Tra le canzoni di De Gregori, il punto di vista è quello di Pablo, l’immigrato arrivato in Svizzera a lavorare per "un padrone che non sembrava poi così cattivo" e muore per quel lavoro; il punto di vista è che "legalizzare la mafia sarà la regola del Duemila, sarà il carisma di Mastro Lindo a organizzare le fila" (Bambini venite parvulos).

Il punto di vista è Alice che guarda i gatti e i gatti guardano nel sole, è che qualcosa che rimane tra le pagine chiare e le pagine scure. Il punto di vista è che non avrò paura se non sarò bella come dici tu. Il punto di vista è che "è la gente che fa la storia, ed è per questo che la storia dà i brividi, perché nessuno la può fermare. La storia siamo noi, questo piatto di grano".

Famiglia borghese non ricca ma colta, nonno e padre bibliotecari, madre insegnante, lui nato il 4 aprile del ’51 a Roma, un fratello, Luigi, più grande di sette anni. Cresce tra i libri del padre e la musica del fratello: ciò che conta – gli viene insegnato – è la ricchezza culturale, non materiale, e la libertà. Padre non comunista: dai partigiani comunisti suo fratello, lo zio omonimo di Francesco, partigiano comandante della Brigata Osoppo di ispirazione cattolica, era stato ucciso a Porzûs.

Lui, Francesco figlio, invece, giovane comunista: "A diciotto-vent’anni, il Pci incarnava la modernità in un’Italia sclerotizzata e immobile". Poi, ultrasessantenne, il medesimo Francesco non si nasconde: "Il mio interesse per la politica si è inabissato: molta sinistra è piagnisteo e buonismo di terza mano; la sua missione storica, la difesa delle categorie sociali deboli, è confusa e frammentaria".

Tra bufalo e locomotiva la differenza salta agli occhi: la locomotiva ha la strada segnata, il bufalo può scartare di lato e cadere. Lui è il bufalo. Libero, anche di dubitare. Nutrito di poesia, film e letteratura, da Topolino ai western a Vittorini e Melville. E di Dylan (che fa 80 anni a maggio). La grandezza di De Gregori cantautore sta lì: è la rivoluzione della letteratura, del cinema e di Dylan quella che De Gregori porta dentro il pop italiano, la volontà di evocare l’insondabile dell’anima e di raccontare il mondo (una cultura, una società), narrare l’enormità di tutto questo soltanto in una semplice, piccola canzone. Tre minuti e via. Con la potenza delle allegorie e la modestia della ballata folk.
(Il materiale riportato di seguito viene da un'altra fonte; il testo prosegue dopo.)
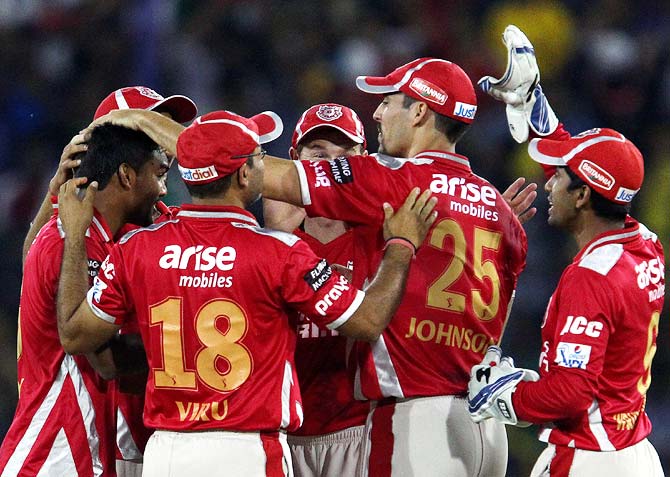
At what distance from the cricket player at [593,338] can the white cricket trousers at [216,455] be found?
0.87 metres

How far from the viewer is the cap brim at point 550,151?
13.8 ft

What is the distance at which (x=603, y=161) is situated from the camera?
4113 mm

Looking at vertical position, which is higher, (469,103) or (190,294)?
(469,103)

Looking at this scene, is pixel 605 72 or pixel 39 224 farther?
pixel 605 72

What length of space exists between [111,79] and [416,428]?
232 inches

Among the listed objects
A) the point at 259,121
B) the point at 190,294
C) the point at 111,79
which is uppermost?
the point at 259,121

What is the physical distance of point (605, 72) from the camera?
912 centimetres

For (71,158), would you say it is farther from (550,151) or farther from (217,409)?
(550,151)

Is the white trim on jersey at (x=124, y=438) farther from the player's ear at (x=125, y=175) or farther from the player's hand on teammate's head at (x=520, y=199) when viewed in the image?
the player's hand on teammate's head at (x=520, y=199)

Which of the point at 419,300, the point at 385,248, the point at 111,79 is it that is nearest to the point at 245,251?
the point at 385,248

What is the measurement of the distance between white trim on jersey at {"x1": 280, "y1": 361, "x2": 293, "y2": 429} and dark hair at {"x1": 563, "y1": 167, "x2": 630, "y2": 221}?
1364mm

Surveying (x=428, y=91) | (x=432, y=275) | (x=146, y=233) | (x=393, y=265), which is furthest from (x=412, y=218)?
(x=146, y=233)

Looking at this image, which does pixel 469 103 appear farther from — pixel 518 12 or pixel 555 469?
pixel 518 12

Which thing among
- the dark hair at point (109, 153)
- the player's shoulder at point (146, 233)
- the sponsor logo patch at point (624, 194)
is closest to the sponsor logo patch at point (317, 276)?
the player's shoulder at point (146, 233)
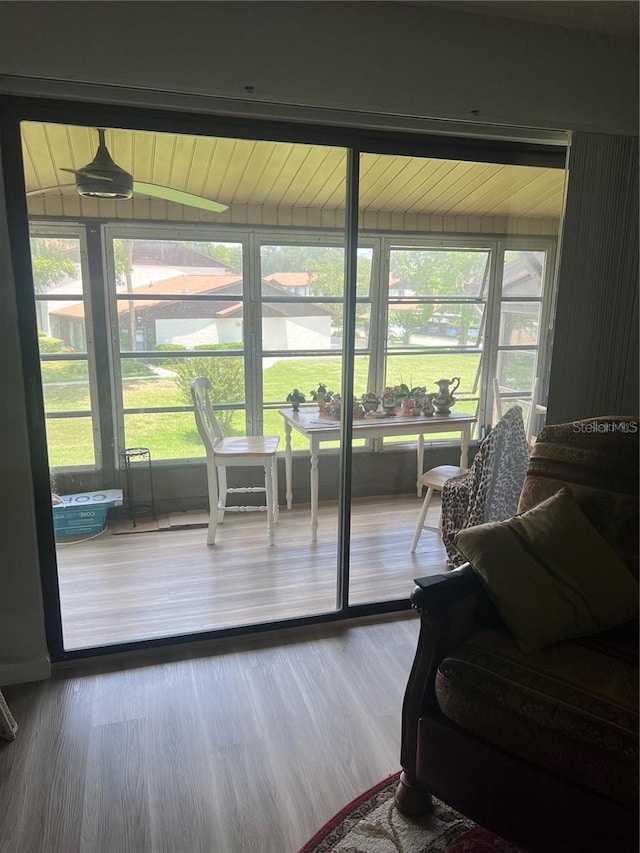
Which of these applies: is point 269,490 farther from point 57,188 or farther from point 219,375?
point 57,188

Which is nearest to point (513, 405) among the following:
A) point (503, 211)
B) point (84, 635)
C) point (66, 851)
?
point (503, 211)

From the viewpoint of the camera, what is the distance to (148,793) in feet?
5.73

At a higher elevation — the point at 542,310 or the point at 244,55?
the point at 244,55

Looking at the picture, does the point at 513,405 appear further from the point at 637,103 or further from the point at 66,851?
the point at 66,851

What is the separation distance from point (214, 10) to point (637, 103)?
6.02 feet

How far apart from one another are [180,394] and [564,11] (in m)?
2.73

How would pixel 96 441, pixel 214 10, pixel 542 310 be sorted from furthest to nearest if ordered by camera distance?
1. pixel 96 441
2. pixel 542 310
3. pixel 214 10

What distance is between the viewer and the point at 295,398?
388 centimetres

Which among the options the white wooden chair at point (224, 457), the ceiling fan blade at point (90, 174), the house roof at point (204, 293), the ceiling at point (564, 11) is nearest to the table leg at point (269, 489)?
the white wooden chair at point (224, 457)

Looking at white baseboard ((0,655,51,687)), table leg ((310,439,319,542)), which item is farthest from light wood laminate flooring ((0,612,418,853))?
table leg ((310,439,319,542))

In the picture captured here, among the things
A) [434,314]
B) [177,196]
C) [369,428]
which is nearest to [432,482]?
[369,428]

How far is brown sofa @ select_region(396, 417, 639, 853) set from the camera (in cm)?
130

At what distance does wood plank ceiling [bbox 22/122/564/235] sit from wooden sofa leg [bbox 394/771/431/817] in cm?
225

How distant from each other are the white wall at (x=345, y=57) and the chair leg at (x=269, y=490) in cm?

L’essenziale, il distillato che – estratto dalla profondità, dalle ferite della Storia, dai delitti compiuti sugli ultimi e gli innocenti, dalle nostalgie sottili e inconsolabili degli abbracci spezzati – aspira solo a prendere il volo, leggerissimo.

Domani qualcuno presenterà a Francesco De Gregori i suoi 70 anni, ma nessun contratto con il circo Pace e Bene per girare l’Europa. Lui nel circo non ci è mai entrato, o se ci è entrato – artista nel mercato – lo ha fatto sempre alle sue condizioni. Ribadirà – forse – che alla sua età non si cercano più le risposte esistenziali nella politica. E se si trovano, si trovano "solo sul piano dell’umanità, intendendo con essa l’appartenenza a una comunità. Ponendo l’uomo al centro delle cose: l’uomo che accettando la propria fragilità, scopra la forza della pietas".